■ THE PROBLEM ■
Gather every line in the rows below that contains the word "nearest", and copy each one out in full.

■ DATA SECTION ■
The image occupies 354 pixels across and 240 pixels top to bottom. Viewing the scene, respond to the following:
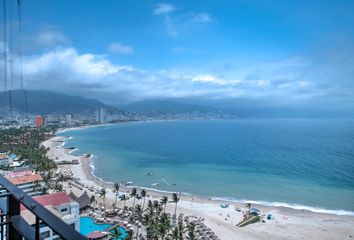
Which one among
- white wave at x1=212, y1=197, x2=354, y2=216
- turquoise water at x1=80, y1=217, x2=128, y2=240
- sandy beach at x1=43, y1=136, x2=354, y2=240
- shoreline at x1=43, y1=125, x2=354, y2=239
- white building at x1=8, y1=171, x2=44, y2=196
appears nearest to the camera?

* * *

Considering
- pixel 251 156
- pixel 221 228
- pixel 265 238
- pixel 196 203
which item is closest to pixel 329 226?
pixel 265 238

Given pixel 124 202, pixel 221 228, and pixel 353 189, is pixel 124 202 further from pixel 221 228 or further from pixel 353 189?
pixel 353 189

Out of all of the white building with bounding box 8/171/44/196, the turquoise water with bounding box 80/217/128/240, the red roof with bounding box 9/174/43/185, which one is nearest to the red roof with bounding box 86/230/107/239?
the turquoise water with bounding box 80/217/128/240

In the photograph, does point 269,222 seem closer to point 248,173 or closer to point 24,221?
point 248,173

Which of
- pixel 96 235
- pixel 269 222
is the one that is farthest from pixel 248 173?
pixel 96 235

■ RESULT BELOW ■
appears nearest to the camera?
Out of all of the white building with bounding box 8/171/44/196, the turquoise water with bounding box 80/217/128/240, the red roof with bounding box 9/174/43/185, which one is nearest to the red roof with bounding box 86/230/107/239?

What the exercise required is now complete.